START SELECTED EXTRACT
Karaoke is a big deal in the Philippines, and a visit to one of the many karaoke bars is a fun way to see the local people indulge in a favourite pastime. Red Box is a great karaoke bar with a strong local following.

If an elegant, high-end bar is what you’re looking for, both Buddha Bar and the Gramercy Manila are stunning, Makati-based destinations. The Opus is a hip lounge bar and club where the Manila glitterati spend their time, and if you fancy a dance, then the ValKyrie and Hyve are great for clubbing into the early hours.

The shopping culture


Photo credit: btchristensen

Manila also offers some world-class shopping and this guide to Manila is here to recommend only the best spots. The Greenbelt Makati shopping mall next to the Raffles Hotel is among the best luxury shopping destinations. Makati-based Powerplant Mall Rockwell also includes a range of luxury fashion, lifestyle and beauty shops while Bonifacio High Street is the home of many fashionable boutiques. The Century City Mall is a stylish urban complex situated within a luxury skyscraper district in Makati and home to a range of designer and high street shops as well as restaurants and cinemas.
END SELECTED EXTRACT
START DATA FOR REVIEW
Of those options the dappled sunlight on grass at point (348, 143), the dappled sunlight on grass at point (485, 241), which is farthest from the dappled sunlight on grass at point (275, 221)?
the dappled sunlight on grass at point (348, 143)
END DATA FOR REVIEW
START DATA FOR REVIEW
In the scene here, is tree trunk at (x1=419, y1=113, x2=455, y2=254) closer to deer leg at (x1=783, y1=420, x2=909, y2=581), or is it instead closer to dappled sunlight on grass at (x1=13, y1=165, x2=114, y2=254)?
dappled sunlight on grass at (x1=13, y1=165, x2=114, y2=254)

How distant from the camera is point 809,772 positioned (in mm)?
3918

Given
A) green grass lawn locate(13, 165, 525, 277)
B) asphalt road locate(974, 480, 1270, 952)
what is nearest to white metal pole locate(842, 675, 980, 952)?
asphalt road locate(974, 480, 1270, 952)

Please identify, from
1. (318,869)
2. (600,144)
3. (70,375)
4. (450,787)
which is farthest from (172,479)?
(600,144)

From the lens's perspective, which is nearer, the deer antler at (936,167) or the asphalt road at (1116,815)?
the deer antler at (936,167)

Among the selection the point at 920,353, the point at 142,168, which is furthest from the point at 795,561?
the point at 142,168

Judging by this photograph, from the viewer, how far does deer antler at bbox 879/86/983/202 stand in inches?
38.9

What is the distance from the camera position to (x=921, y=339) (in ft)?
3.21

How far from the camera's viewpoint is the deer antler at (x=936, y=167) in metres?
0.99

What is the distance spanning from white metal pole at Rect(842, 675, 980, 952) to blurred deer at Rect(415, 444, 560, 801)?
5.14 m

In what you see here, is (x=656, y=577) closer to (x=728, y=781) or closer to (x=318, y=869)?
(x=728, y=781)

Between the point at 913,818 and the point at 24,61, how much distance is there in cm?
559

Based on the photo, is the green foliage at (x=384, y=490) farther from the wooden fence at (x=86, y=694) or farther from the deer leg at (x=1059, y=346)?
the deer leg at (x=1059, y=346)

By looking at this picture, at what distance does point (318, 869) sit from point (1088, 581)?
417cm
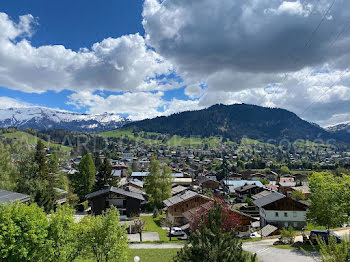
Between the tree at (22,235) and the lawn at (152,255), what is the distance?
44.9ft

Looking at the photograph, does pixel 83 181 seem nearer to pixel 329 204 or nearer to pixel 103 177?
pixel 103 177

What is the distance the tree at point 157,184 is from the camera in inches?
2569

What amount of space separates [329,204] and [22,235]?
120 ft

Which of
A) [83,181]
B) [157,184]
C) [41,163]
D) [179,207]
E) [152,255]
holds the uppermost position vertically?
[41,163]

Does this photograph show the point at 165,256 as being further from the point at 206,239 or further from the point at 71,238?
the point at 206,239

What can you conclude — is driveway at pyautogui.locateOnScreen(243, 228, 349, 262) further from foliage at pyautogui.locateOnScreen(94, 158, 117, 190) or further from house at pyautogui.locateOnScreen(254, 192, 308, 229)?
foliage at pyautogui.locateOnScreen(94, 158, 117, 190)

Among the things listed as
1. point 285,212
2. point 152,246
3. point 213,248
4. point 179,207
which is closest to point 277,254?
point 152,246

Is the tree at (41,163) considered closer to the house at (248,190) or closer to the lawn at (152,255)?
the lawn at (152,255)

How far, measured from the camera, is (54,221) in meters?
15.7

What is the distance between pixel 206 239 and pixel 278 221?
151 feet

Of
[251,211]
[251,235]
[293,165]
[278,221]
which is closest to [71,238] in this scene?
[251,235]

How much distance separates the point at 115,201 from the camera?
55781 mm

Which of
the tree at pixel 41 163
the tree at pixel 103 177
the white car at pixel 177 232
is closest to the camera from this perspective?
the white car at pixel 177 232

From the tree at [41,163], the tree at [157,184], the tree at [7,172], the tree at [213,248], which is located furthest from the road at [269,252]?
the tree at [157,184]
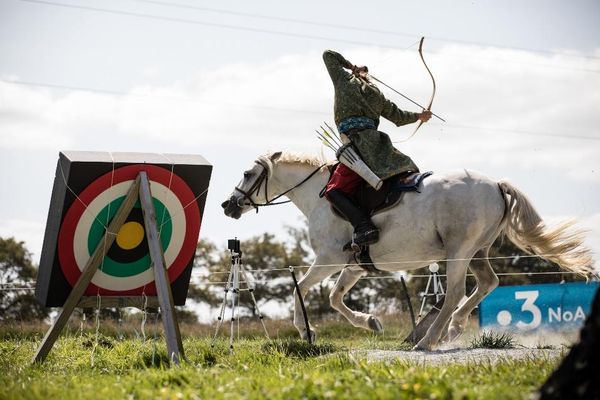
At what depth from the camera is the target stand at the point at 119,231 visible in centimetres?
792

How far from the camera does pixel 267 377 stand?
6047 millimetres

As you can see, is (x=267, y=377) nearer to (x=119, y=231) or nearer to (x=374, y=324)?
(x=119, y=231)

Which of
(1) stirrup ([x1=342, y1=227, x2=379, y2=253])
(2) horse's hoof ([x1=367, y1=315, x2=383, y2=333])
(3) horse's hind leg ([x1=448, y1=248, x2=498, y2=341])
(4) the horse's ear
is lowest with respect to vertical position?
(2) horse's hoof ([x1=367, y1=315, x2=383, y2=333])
END DATA FOR REVIEW
## ACTIVITY A
Check the following statements against the Manila guide. For each one, answer yes or no and quote the words of the guide that decide it. (i) Red Box has a strong local following. (ii) The Greenbelt Makati shopping mall stands next to the Raffles Hotel. (iii) Buddha Bar is based in Bonifacio.
## ACTIVITY B
According to the Manila guide, where is the Century City Mall situated?
## ACTIVITY C
Print the passage of the Manila guide starting at "Photo credit: btchristensen" and ending at "restaurants and cinemas.".

## EXERCISE OUTPUT A
(i) Yes: "Red Box is a great karaoke bar with a strong local following."
(ii) Yes: "The Greenbelt Makati shopping mall next to the Raffles Hotel is among the best luxury shopping destinations."
(iii) No: "both Buddha Bar and the Gramercy Manila are stunning, Makati-based destinations."

## EXERCISE OUTPUT B
Within a luxury skyscraper district in Makati.

## EXERCISE OUTPUT C
Photo credit: btchristensen

Manila also offers some world-class shopping and this guide to Manila is here to recommend only the best spots. The Greenbelt Makati shopping mall next to the Raffles Hotel is among the best luxury shopping destinations. Makati-based Powerplant Mall Rockwell also includes a range of luxury fashion, lifestyle and beauty shops while Bonifacio High Street is the home of many fashionable boutiques. The Century City Mall is a stylish urban complex situated within a luxury skyscraper district in Makati and home to a range of designer and high street shops as well as restaurants and cinemas.